PEDIDO ESCRITO 1 »
Segundo o excerto sobre as propostas de lei ministeriais, por que motivo o Ministério das Obras Públicas, Comércio e Indústria alcançava a percentagem mais elevada de aprovações? Responda em, no máximo, três frases.
PEDIDO ESCRITO 2 »
Devolva, sem qualquer alteração, o trecho do excerto sobre as propostas de lei ministeriais que começa com as palavras "Embora com um" e termina em "era amplamente reconhecida.".
PEDIDO ESCRITO 3 »
Retome o excerto sobre as propostas de lei ministeriais a partir do ponto em que termina.

EXCERTO SELECIONADO »
O Ministério da Fazenda lidera a apresentação de propostas de lei (371), embora a percentagem de aprovações se fique pelos 53%. Liderança que se compreende à luz dos problemas financeiros que o país atravessava neste período e do próprio desenvolvimento material então empreendido, que exigia recursos mobilizáveis no âmbito deste ministério. Recorde-se que o ministro e secretário de Estado dos Negócios da Fazenda era o chefe da Fazenda do Estado e que os serviços deste ministério se estendiam a todo o país, através, designadamente, das repartições distritais e concelhias, responsáveis pela arrecadação das receitas do Estado47.
O Ministério da Guerra ocupa o segundo lugar em termos de propostas, mas a percentagem de aprovações não ultrapassa os 33%, muito semelhante à conseguida pelo Ministério da Marinha e Ultramar, indicadores que revelam a menor importância dos assuntos relacionados com estes setores da governação.
Embora com um número de propostas que o coloca em quinto lugar no conjunto dos proponentes, o Ministério das Obras Públicas, Comércio e Indústria lidera as aprovações, que atingem 65%. Criado em 1852 e dirigido, até 1856, por Fontes Pereira de Melo, este organismo estatal foi o responsável pelos grandes empreendimentos materiais levados a cabo pela Regeneração, nomeadamente a construção de estradas e caminhos de ferro, o que justifica a importância dada às propostas legislativas que apresentava. O nível de aprovações não é estranho, também, à pressão exercida pelo próprio ministro, cuja capacidade de influência junto dos deputados era amplamente reconhecida.
O Ministério dos Negócios Estrangeiros consegue o segundo nível mais alto de aprovações (60%), enquanto o do Reino se situa no mesmo patamar da Fazenda, com 53% de propostas aprovadas. O Ministério do Reino era “o grande coordenador da máquina burocrática e administrativa”, sendo vastas as suas áreas de atuação, que se estendiam, entre outras, pela segurança e ordem públicas, a instrução pública, a saúde e a beneficência, a tutela sobre os órgãos locais e a administração eleitoral48. Papel que justifica o elevado número de propostas e de aprovações, comparativamente com os restantes ministérios.

REGISTOS GUARDADOS »
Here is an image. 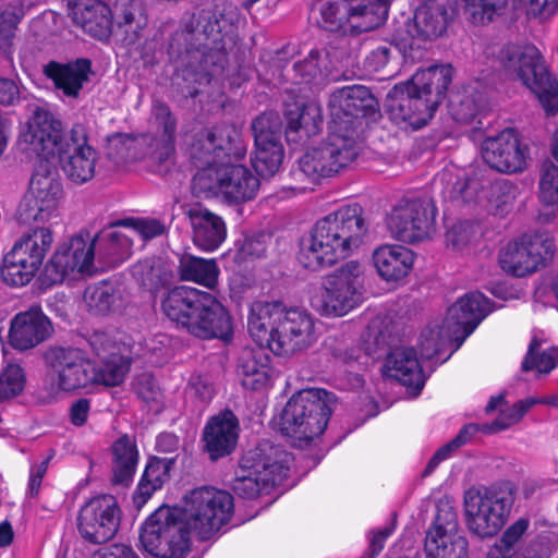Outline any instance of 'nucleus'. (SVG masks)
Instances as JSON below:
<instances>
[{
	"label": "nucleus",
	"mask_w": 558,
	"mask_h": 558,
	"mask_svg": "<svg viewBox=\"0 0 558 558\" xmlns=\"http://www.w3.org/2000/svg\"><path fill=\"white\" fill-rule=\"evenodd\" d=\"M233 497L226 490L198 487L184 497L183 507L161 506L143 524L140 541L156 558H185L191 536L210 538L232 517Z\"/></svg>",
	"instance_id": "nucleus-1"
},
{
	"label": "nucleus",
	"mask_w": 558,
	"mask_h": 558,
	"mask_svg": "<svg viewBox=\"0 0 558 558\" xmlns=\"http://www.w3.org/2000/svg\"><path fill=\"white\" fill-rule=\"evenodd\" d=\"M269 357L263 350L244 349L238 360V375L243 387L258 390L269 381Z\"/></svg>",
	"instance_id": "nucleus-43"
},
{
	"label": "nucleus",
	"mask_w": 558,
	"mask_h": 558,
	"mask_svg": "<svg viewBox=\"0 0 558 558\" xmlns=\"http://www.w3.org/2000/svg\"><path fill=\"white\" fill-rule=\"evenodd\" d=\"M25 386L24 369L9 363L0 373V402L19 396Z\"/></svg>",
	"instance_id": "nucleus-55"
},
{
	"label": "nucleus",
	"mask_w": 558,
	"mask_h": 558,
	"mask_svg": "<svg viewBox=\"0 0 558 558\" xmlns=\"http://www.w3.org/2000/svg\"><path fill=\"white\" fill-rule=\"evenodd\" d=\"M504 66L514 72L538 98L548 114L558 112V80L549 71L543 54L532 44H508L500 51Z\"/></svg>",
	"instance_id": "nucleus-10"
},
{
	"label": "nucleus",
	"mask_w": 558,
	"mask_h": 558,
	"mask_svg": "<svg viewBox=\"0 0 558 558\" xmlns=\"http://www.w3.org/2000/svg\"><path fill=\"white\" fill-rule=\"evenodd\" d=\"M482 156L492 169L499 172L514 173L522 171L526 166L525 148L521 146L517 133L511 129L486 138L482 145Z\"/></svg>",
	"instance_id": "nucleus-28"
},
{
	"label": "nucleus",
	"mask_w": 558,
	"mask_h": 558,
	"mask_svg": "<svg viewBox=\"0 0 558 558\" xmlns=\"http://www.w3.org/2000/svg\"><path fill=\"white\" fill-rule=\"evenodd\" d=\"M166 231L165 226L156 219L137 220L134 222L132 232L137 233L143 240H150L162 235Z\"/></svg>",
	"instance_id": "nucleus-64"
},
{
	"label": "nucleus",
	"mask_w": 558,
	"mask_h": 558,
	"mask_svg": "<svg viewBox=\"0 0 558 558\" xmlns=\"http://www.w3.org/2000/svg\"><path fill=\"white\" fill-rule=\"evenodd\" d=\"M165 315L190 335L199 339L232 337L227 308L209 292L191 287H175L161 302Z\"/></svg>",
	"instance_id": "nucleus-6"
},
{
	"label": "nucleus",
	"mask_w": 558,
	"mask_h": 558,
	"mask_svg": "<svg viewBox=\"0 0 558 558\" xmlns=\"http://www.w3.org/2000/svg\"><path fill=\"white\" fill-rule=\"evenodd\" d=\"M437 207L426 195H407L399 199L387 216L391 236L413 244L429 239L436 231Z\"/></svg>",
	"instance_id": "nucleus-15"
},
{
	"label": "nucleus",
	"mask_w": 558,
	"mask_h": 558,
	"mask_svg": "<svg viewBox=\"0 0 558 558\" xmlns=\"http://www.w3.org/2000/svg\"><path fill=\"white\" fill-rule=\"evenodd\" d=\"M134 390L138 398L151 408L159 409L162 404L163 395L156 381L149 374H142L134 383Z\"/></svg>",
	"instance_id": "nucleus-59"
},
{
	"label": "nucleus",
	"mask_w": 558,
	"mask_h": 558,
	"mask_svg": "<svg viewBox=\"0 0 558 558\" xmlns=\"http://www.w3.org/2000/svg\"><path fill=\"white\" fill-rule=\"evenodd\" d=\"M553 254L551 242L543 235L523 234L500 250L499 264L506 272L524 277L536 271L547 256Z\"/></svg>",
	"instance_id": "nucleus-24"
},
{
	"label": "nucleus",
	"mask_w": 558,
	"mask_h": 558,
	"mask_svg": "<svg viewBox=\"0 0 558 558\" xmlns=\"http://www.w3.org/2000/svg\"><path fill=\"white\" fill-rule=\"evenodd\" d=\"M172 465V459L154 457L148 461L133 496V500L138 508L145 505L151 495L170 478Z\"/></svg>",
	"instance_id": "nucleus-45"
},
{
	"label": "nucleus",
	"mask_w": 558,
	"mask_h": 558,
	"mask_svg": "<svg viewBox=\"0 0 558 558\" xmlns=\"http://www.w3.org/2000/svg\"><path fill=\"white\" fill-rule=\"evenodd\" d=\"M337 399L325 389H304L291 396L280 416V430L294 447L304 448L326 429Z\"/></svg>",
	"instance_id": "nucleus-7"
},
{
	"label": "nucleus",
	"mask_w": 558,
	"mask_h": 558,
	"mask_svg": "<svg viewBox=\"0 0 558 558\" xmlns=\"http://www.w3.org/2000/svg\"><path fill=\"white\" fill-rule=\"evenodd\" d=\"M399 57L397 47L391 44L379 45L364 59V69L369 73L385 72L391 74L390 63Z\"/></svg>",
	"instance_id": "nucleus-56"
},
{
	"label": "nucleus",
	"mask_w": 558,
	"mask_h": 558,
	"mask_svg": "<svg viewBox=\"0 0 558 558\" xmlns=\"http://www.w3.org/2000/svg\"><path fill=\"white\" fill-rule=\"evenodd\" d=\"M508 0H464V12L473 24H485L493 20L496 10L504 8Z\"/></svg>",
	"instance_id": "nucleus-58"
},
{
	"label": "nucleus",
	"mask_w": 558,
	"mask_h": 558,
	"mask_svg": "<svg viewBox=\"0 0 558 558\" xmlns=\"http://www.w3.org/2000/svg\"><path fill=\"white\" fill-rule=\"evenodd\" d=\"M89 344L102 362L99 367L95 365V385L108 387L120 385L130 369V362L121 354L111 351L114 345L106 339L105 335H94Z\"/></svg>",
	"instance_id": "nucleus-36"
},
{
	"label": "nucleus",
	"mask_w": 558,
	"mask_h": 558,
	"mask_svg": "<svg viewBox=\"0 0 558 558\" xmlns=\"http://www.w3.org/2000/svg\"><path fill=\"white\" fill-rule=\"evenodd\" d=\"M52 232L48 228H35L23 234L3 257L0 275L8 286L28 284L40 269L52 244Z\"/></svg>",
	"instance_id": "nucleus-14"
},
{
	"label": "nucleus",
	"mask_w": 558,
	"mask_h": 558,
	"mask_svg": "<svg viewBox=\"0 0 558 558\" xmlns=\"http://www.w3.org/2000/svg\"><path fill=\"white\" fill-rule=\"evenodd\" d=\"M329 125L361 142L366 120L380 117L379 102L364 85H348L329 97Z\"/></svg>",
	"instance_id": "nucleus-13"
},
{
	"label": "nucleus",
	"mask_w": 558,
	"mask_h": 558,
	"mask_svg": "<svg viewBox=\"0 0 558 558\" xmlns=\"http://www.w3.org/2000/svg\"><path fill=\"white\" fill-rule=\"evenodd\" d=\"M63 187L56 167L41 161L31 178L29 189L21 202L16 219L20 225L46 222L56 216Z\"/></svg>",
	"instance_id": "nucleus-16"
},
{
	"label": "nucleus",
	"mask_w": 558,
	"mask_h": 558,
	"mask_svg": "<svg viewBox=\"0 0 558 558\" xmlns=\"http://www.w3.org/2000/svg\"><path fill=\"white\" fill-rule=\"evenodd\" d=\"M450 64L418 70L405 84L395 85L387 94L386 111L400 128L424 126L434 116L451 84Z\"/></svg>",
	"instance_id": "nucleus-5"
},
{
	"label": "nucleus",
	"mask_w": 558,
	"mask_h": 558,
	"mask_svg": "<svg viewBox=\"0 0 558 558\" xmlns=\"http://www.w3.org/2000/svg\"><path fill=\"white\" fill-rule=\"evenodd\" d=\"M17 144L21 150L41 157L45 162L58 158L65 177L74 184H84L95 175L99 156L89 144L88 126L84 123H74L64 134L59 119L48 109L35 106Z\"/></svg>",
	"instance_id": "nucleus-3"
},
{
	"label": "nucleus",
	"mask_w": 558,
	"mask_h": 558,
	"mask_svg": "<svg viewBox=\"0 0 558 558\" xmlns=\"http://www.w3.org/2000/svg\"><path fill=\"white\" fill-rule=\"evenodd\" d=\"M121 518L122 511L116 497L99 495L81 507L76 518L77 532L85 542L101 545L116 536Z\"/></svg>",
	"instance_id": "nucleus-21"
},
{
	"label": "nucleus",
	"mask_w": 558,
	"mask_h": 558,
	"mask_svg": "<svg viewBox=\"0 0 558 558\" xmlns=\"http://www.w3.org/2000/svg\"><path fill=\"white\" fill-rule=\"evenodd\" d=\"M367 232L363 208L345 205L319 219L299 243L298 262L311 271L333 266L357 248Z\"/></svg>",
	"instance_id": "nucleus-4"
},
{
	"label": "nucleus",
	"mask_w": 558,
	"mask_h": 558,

RESULTADO FINAL 1 »
Este ministério era responsável pelos grandes empreendimentos materiais levados a cabo pela Regeneração, como a construção de estradas e caminhos de ferro, o que justificava a importância dada às propostas legislativas que apresentava. Contribuía também a pressão exercida pelo próprio ministro, cuja capacidade de influência junto dos deputados era amplamente reconhecida.

RESULTADO FINAL 2 »
Embora com um número de propostas que o coloca em quinto lugar no conjunto dos proponentes, o Ministério das Obras Públicas, Comércio e Indústria lidera as aprovações, que atingem 65%. Criado em 1852 e dirigido, até 1856, por Fontes Pereira de Melo, este organismo estatal foi o responsável pelos grandes empreendimentos materiais levados a cabo pela Regeneração, nomeadamente a construção de estradas e caminhos de ferro, o que justifica a importância dada às propostas legislativas que apresentava. O nível de aprovações não é estranho, também, à pressão exercida pelo próprio ministro, cuja capacidade de influência junto dos deputados era amplamente reconhecida.

RESULTADO FINAL 3 »
Em suma, se Governo e Parlamento andam a par no que diz respeito à iniciativa legislativa, não restam dúvidas de que o primeiro leva a melhor quando se trata de agendar, discutir e aprovar as suas propostas, evidenciando uma enorme capacidade de influência e uma clara ascendência do Executivo sobre o Legislativo.
AS DITADURAS E A PRODUÇÃO LEGISLATIVA
A prática governativa de legislar, embora constituísse uma violação dos princípios constitucionais, tem de ser considerada na abordagem do processo legislativo, uma vez que representou, durante todo o liberalismo monárquico, uma importante fonte de legislação, abrangendo os mais diversos aspetos da vida nacional. Trata-se de um dos casos paradigmáticos do sistema político liberal que melhor ilustra a importância da constituição real, construída pelas práticas políticas, e o valor simbólico da constituição formal que, apesar de desrespeitada nos seus princípios fundamentais, era invocada nas praxes parlamentares para dar cobertura “legal” aos atos que contra ela eram cometidos.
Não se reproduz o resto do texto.